Suppose, on the final day of exams, on the last exam, you think you’ve done poorly. In fact, you only got 1 in 10 questions completely right. On the other 9, you hope you’d get at least a bit of partial credit. On the other hand, all 4 of your friends (in the class of 50) think they’ve done poorly. Maybe there will be a curve? In fact, if the final exam curve is good enough, you might even get an A for the course.
The grade goes online at 6 PM. It’s already there, and it won’t change.
So what do you do? This is the last grade of the semester, and no more exams to study for. A bad grade will make you unhappy for the rest of the evening (you wanted to go to that party, right? You won’t have much fun thinking about that grade). A good grade will make you happy, but so what? Happiness comes with diminishing marginal returns (and for me it’s more like a binary value, happy or not). You have a higher expected utility for tonight if you don’t check your grade. And you’re not any worse off checking the grade tomorrow.
Should you destroy all that expected utility by the truth? (For reference, the truth is a that you got a C-, which is BAD).
My “solution” to this problem (probably irrational?) is in the spirit of “The other way is closed.” I look.
To maximize utility, I shouldn’t look at the grade until tomorrow morning. Some people don’t. I haven’t, once, and it didn’t bother me too much that I haven’t. And after bad grades, the outcome was usually pretty much as expected. So I know my utility function.

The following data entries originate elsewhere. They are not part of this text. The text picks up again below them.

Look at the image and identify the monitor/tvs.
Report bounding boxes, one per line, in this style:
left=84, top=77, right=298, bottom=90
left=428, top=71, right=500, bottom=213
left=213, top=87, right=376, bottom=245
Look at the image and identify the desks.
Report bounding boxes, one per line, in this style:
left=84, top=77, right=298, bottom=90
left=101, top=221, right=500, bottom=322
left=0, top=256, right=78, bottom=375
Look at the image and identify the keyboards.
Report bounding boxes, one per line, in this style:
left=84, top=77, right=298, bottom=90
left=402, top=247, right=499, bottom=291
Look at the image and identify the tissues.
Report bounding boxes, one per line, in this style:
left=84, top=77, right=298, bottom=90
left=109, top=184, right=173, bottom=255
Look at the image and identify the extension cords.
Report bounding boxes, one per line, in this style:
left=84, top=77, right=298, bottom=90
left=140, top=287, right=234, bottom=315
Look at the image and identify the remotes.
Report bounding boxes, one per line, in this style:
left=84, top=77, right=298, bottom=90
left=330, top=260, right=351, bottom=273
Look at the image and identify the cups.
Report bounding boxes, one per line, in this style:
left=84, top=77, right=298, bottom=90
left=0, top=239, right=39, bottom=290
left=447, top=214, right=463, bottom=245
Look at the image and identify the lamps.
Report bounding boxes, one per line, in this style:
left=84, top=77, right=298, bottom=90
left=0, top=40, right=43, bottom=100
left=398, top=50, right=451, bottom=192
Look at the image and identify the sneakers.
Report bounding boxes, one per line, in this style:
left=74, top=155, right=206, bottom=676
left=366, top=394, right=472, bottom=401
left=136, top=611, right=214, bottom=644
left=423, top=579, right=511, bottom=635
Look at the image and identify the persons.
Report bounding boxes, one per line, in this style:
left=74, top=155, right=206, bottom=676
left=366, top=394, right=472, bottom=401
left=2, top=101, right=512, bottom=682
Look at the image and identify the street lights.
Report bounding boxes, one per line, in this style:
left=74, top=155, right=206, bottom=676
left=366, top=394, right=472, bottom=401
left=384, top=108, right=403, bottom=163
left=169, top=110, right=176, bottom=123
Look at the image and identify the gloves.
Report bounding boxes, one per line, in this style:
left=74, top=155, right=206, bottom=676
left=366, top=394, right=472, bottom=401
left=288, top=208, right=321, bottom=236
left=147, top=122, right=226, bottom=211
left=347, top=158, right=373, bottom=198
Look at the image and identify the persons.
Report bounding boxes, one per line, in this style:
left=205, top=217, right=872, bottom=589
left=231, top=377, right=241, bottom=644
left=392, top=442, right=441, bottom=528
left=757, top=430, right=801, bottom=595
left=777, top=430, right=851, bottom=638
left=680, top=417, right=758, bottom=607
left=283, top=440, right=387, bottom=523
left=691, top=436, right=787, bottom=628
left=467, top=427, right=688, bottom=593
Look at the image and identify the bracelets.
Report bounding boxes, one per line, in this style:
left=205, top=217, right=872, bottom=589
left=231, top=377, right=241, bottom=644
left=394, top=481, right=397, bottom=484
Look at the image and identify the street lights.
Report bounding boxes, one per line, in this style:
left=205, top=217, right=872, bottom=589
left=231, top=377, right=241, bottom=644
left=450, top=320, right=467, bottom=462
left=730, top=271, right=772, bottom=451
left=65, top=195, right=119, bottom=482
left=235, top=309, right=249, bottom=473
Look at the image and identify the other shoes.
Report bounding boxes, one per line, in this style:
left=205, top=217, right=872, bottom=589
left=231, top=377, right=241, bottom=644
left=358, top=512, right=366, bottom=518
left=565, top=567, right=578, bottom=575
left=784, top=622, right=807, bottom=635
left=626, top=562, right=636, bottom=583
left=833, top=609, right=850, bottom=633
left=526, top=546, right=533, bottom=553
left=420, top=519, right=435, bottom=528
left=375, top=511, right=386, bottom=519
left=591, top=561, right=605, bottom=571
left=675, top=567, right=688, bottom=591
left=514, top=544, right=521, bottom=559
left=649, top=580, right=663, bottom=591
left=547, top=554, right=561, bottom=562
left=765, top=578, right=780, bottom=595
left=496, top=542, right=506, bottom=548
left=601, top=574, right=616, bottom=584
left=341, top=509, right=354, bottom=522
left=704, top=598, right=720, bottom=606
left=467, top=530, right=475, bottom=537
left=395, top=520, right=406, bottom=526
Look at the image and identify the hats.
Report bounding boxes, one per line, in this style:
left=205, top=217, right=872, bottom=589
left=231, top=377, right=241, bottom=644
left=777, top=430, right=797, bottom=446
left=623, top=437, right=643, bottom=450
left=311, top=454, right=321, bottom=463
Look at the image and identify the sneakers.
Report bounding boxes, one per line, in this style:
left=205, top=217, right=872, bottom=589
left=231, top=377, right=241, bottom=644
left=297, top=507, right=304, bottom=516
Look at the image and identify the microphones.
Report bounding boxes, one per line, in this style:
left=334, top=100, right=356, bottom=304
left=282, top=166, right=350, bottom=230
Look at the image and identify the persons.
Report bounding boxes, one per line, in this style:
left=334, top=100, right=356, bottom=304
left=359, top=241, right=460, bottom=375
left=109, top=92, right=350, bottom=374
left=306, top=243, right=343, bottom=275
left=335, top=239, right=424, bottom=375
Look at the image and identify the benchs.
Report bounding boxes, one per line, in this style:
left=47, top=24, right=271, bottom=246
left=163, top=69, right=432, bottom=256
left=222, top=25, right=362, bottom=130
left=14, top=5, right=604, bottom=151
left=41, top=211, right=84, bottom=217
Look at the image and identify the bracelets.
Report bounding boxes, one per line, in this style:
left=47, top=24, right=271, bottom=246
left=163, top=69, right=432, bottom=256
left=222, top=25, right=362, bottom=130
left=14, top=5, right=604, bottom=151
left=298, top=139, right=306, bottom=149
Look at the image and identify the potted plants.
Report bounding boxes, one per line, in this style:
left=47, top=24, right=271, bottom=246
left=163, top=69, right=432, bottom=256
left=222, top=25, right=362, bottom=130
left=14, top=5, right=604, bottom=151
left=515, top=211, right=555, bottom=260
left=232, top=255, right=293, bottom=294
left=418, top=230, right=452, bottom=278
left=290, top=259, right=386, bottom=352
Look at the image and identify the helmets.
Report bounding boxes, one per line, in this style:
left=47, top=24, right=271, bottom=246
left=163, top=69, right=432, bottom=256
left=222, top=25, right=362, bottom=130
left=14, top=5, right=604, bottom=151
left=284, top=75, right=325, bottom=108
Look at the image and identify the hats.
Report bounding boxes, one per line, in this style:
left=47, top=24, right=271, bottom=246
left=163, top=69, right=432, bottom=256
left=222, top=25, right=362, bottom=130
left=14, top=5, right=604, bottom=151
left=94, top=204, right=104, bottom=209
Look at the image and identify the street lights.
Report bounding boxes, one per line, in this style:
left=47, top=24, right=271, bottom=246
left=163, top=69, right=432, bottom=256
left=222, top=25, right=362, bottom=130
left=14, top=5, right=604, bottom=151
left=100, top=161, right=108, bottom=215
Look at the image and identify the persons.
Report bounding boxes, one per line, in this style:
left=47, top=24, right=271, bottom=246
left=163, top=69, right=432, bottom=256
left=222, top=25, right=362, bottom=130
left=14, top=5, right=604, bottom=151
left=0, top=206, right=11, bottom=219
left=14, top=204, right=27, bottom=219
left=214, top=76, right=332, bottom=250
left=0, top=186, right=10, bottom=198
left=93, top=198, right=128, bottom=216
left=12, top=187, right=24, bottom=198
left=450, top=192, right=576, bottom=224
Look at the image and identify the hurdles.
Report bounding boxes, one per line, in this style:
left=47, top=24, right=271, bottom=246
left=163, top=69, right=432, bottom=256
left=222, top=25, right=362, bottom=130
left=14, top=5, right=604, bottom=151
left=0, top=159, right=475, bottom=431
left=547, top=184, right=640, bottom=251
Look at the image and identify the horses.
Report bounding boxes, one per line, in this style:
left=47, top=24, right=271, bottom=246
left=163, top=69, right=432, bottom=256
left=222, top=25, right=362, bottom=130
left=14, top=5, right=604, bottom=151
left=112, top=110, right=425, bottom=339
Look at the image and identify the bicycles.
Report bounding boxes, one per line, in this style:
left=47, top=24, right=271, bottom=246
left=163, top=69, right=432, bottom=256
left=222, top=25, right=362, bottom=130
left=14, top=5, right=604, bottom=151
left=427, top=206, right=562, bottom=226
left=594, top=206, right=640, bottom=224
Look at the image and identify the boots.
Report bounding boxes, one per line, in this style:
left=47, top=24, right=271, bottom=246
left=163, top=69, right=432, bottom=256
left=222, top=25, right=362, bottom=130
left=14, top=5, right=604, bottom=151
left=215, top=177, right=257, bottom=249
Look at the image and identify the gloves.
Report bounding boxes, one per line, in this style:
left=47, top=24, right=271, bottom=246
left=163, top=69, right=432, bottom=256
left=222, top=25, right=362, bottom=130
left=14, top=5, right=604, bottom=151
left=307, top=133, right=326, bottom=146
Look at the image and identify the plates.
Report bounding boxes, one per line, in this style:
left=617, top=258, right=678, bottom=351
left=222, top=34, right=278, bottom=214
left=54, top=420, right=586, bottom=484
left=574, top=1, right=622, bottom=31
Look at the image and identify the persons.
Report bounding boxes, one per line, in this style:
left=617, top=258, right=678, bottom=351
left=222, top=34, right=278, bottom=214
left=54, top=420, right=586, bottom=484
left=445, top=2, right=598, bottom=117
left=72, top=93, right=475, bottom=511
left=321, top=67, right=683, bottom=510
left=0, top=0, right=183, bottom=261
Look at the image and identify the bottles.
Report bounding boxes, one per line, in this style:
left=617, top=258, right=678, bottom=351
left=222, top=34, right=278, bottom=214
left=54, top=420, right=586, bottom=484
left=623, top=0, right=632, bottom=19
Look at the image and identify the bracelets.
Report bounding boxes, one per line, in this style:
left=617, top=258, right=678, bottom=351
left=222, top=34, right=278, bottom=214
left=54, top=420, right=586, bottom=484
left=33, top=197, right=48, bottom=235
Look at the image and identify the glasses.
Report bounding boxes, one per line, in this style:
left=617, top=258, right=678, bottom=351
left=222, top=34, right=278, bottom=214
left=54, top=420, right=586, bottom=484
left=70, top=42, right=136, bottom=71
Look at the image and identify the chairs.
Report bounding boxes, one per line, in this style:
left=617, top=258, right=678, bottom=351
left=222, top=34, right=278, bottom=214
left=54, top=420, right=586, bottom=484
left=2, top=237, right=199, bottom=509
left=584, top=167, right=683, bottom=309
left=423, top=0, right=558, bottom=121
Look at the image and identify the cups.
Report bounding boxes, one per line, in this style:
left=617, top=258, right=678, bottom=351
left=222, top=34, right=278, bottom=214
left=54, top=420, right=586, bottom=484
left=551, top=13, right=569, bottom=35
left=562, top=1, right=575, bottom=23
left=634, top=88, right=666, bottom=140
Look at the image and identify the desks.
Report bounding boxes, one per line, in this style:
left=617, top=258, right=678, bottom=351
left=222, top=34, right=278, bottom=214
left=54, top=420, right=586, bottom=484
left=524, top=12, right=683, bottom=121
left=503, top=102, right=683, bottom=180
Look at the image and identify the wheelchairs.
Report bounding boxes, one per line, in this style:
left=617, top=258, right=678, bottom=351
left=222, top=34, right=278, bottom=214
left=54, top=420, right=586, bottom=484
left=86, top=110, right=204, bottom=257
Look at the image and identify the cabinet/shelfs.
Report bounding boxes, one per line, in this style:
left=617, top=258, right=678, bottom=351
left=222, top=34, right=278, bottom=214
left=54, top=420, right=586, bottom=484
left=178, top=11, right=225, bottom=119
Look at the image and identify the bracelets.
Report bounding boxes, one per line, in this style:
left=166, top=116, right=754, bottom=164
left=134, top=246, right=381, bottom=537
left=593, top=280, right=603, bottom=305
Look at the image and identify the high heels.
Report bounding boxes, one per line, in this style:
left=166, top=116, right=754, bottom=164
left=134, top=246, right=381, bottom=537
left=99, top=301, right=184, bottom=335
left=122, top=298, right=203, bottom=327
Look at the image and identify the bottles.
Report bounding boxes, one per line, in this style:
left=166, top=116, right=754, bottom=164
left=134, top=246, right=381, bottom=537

That’s not the reason.
This is like the two-box decision of Newcomb’s problem. Rationally (according to Eliezer) you would pick one box. I’m not rational. I pick two. What’s there, is already there.
I. JUST. CAN’T. NOT. LOOK.
I would be happier knowing the grade is bad, rather than not knowing at all. Knowing leaves me free to enjoy the party, rather than worry about it and be distracted at the party.